» **Exercise description**
Strip out all images, then restate the data verbatim.
**** Data to examine
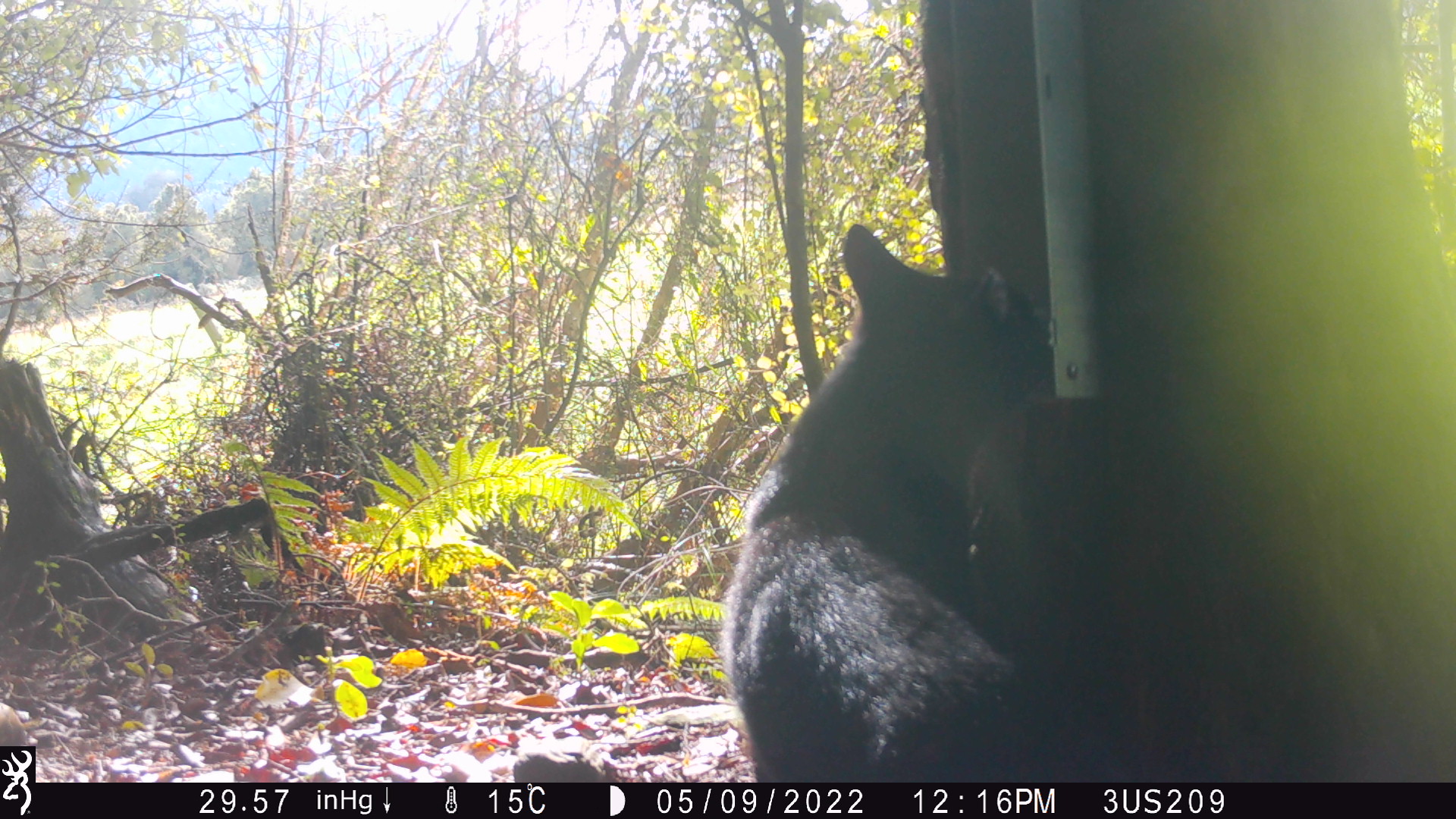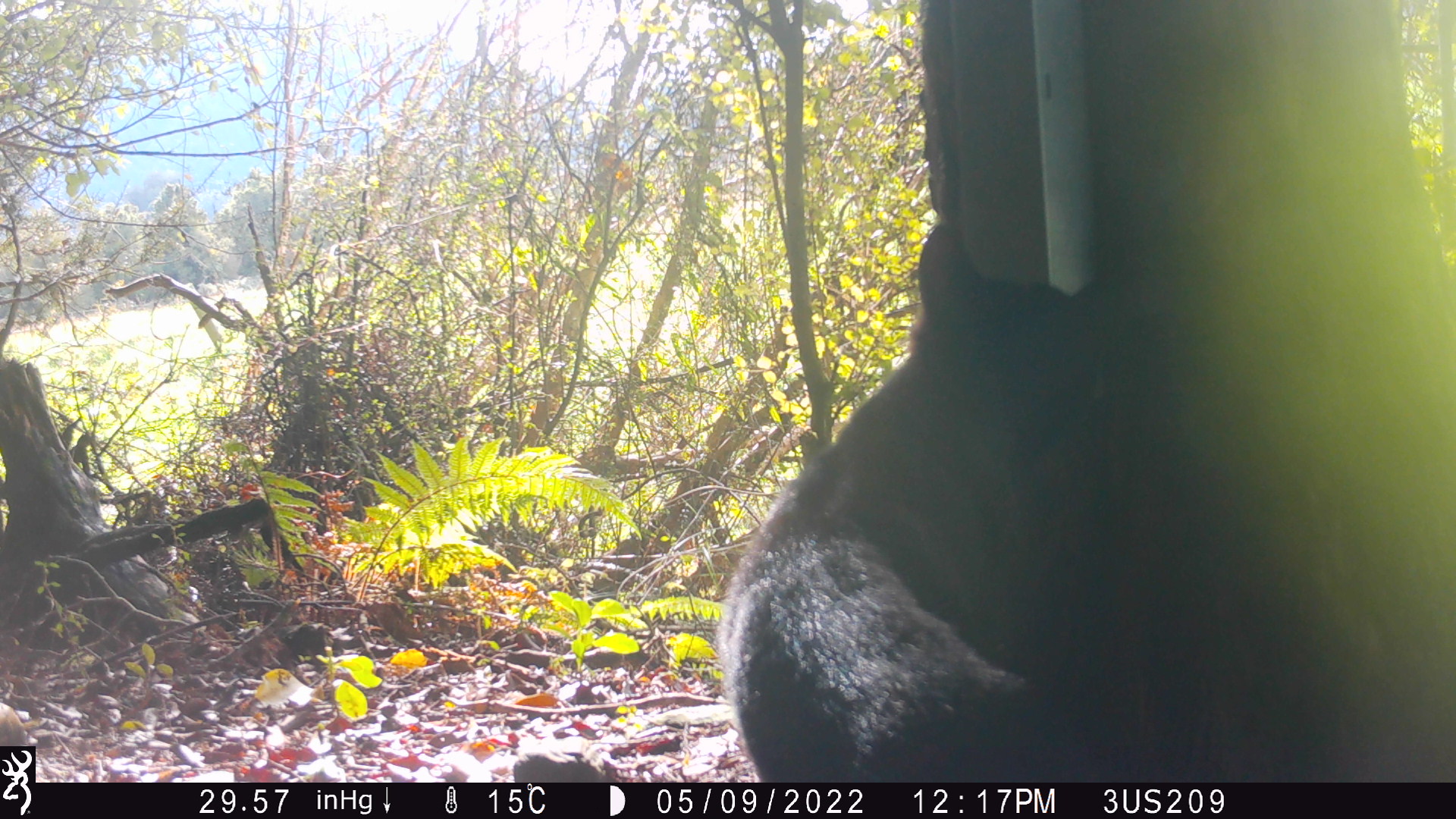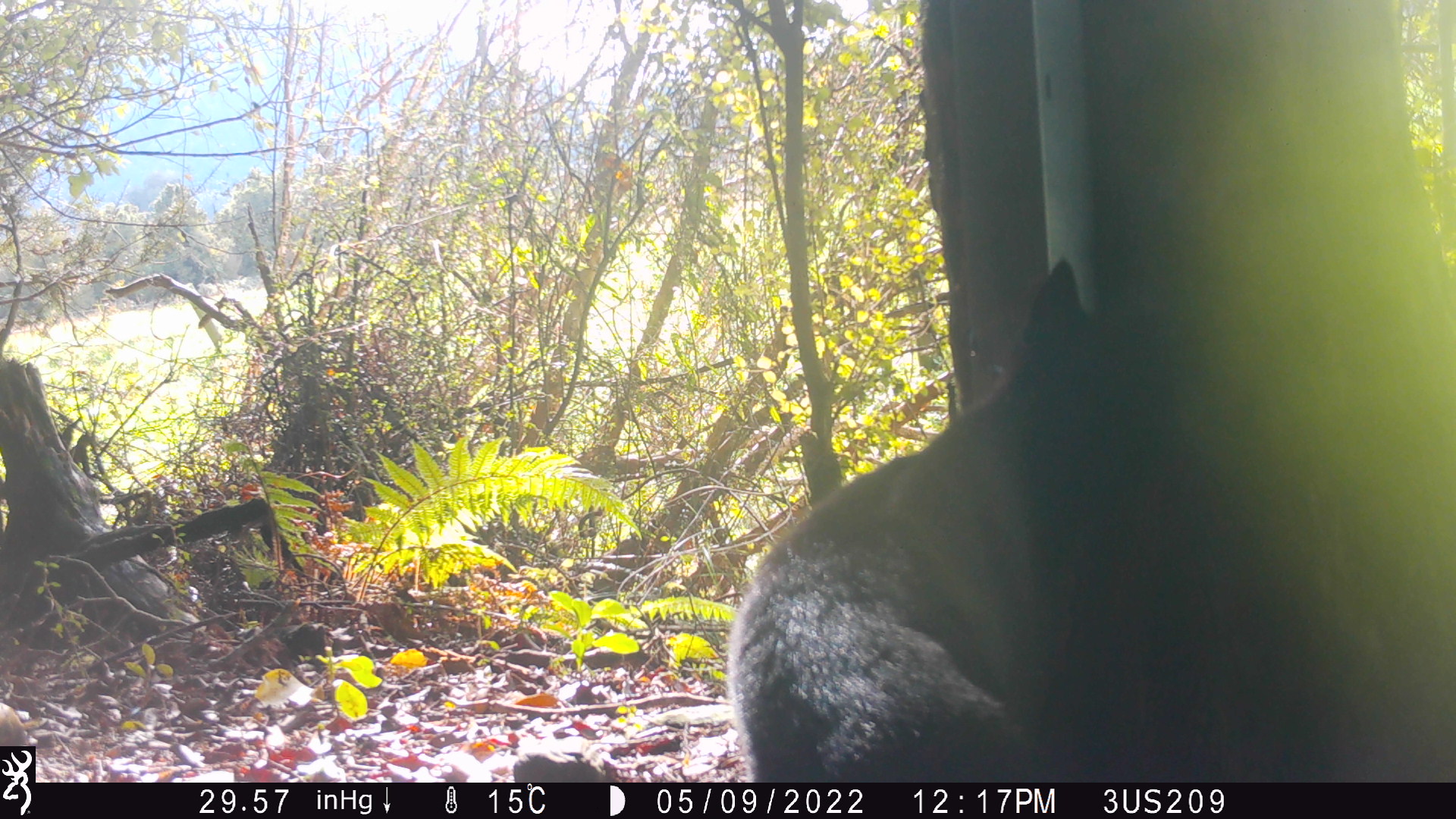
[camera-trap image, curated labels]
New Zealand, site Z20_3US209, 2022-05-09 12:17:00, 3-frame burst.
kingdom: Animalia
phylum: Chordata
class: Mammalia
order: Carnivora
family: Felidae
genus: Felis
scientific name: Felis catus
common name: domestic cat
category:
********
» **Output of the exercise**
[camera-trap image, curated labels]
New Zealand, site Z20_3US209, 2022-05-09 12:17:00, 3-frame burst.
kingdom: Animalia
phylum: Chordata
class: Mammalia
order: Carnivora
family: Felidae
genus: Felis
scientific name: Felis catus
common name: domestic cat
category:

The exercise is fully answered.